Excerpted text
● ● ● ● ● ● ●

The haunting melody heard throughout Ken Burns’ epic series The Civil War, Ashokan Farewell was, ironically enough, not a true Civil War era song at all, but was instead written by a modern-day fiddle artist named Jay Ungar in 1982. And as it turns out, the song had absolutely nothing to do with the war, but was instead composed by Ungar to express the feelings of melancholy and loss he and his wife, Molly Mason, shared each year when the summer music camp they ran near the Ashokan Reservoir, in upstate New York, shut down for the winter.

According to Ungar, who, along with his wife, belongs to a quartet called Fiddle Fever, “when I wrote the tune in 1982 I wasn't thinking about the Civil War. At the time, I had immersed myself in Scottish traditional music.” He recalls that he “composed Ashokan Farewell in 1982 shortly after the summer programs had come to an end. I was experiencing a great feeling of loss and longing for the lifestyle and the community of people that had developed at Ashokan that summer . . . I was in tears when I wrote Ashokan Farewell. I kept the tune to myself for months, slightly embarrassed by the emotions that welled up whenever I played it.”

In a video interview for the DVD release of The Civil War, Ungar describes how he came to write Ashokan Farewell

Ashokan Farewell is a tune that I wrote unintentionally, really. It was a moment of deep emotion after the summer camps at Ashokan had ended. It was the third summer, and it was an experiment every summer, you know, pulling this together. And it had been such a deeply moving experience and the community of people and the feeling of unity that we had had through music, and being away from the regular world was so important to me that when I’d gotten home, I had a sense of loss and longing; and I was looking for a Scottish lament, you know, that would express how I felt. And I couldn’t think of one, so I just started playing, and this tune came out. And it brought me to tears. And every time I played the beginning of it, for months afterward, I was brought to tears.

● ● ● ● ● ● ●

Information shown
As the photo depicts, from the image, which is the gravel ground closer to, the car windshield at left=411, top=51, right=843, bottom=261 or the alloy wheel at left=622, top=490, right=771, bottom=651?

● ● ● ● ● ● ●

Work instructions
1. Shorten the paragraph of the article on Ashokan Farewell that begins "The haunting melody heard throughout," keeping its main facts.
2. Quote the article on Ashokan Farewell word for word, starting at "In a video interview" and ending at "brought to tears.".
3. Extend the article on Ashokan Farewell, picking up right after its final sentence.
None of the material has any bearing on this work.

Results of the tasks
1. Ashokan Farewell, the melody heard throughout Ken Burns' series The Civil War, is not a Civil War era song. Modern fiddler Jay Ungar wrote it in 1982. It was not about the war but expressed the melancholy and loss that he and his wife, Molly Mason, felt each year when their summer music camp near the Ashokan Reservoir in upstate New York closed for the winter.

2.
In a video interview for the DVD release of The Civil War, Ungar describes how he came to write Ashokan Farewell

Ashokan Farewell is a tune that I wrote unintentionally, really. It was a moment of deep emotion after the summer camps at Ashokan had ended. It was the third summer, and it was an experiment every summer, you know, pulling this together. And it had been such a deeply moving experience and the community of people and the feeling of unity that we had had through music, and being away from the regular world was so important to me that when I’d gotten home, I had a sense of loss and longing; and I was looking for a Scottish lament, you know, that would express how I felt. And I couldn’t think of one, so I just started playing, and this tune came out. And it brought me to tears. And every time I played the beginning of it, for months afterward, I was brought to tears.

3.
So, it was difficult to play it for anyone. But after a while, our band Fiddle Fever started performing it, and we eventually recorded it.

To Ungar, then, Ashokan Farewell was a very personal piece about the difficult “transition from living in the woods with a small group of people who needed little excuse to celebrate the joy of living through music and dancing, back to life as usual, with traffic, disturbing newscasts, ‘important’ telephone calls and impersonal relationships.”

But if you’ve ever heard the song without knowing its history, you’d be hard pressed to identify it as a modern composition. Ungar says that “I sometimes introduce it as a Scottish lament written by a Jewish guy from the Bronx.” Although originally from the Bronx, however, Ungar’s extensive background in traditional Scotch-Irish dance music lent his composition just the right touch to blend in perfectly with such 19th century tunes as "The Empty Chair," “Just Before The Battle, Mother,” and "Lorena."

In Ungar’s words, “when the tune came to me, it was in the mold of a traditional Scottish lament. Much of this country's traditional music, especially from the 19th century, has Scottish and Irish roots. That's why it sounds like something from the period."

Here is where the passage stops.